%%
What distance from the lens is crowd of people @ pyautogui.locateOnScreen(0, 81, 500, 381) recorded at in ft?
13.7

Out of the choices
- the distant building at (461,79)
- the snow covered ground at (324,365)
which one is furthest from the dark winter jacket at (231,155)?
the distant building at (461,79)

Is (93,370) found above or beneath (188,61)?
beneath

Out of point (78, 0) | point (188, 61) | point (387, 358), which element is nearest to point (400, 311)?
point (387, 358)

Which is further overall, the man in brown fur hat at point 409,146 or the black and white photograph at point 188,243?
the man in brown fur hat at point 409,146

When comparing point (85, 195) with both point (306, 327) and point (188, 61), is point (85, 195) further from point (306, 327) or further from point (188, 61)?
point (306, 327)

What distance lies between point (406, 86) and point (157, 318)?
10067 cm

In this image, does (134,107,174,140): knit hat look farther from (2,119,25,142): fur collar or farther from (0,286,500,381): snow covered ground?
%%
■ Written problem
Rewrite the listing above as a JSON list of strings, with one string for each line and no blank lines.

■ Expected answer
[
  "What distance from the lens is crowd of people @ pyautogui.locateOnScreen(0, 81, 500, 381) recorded at in ft?",
  "13.7",
  "Out of the choices",
  "- the distant building at (461,79)",
  "- the snow covered ground at (324,365)",
  "which one is furthest from the dark winter jacket at (231,155)?",
  "the distant building at (461,79)",
  "Is (93,370) found above or beneath (188,61)?",
  "beneath",
  "Out of point (78, 0) | point (188, 61) | point (387, 358), which element is nearest to point (400, 311)?",
  "point (387, 358)",
  "Which is further overall, the man in brown fur hat at point 409,146 or the black and white photograph at point 188,243?",
  "the man in brown fur hat at point 409,146",
  "When comparing point (85, 195) with both point (306, 327) and point (188, 61), is point (85, 195) further from point (306, 327) or further from point (188, 61)?",
  "point (306, 327)",
  "What distance lies between point (406, 86) and point (157, 318)?",
  "10067 cm",
  "In this image, does (134,107,174,140): knit hat look farther from (2,119,25,142): fur collar or farther from (0,286,500,381): snow covered ground?"
]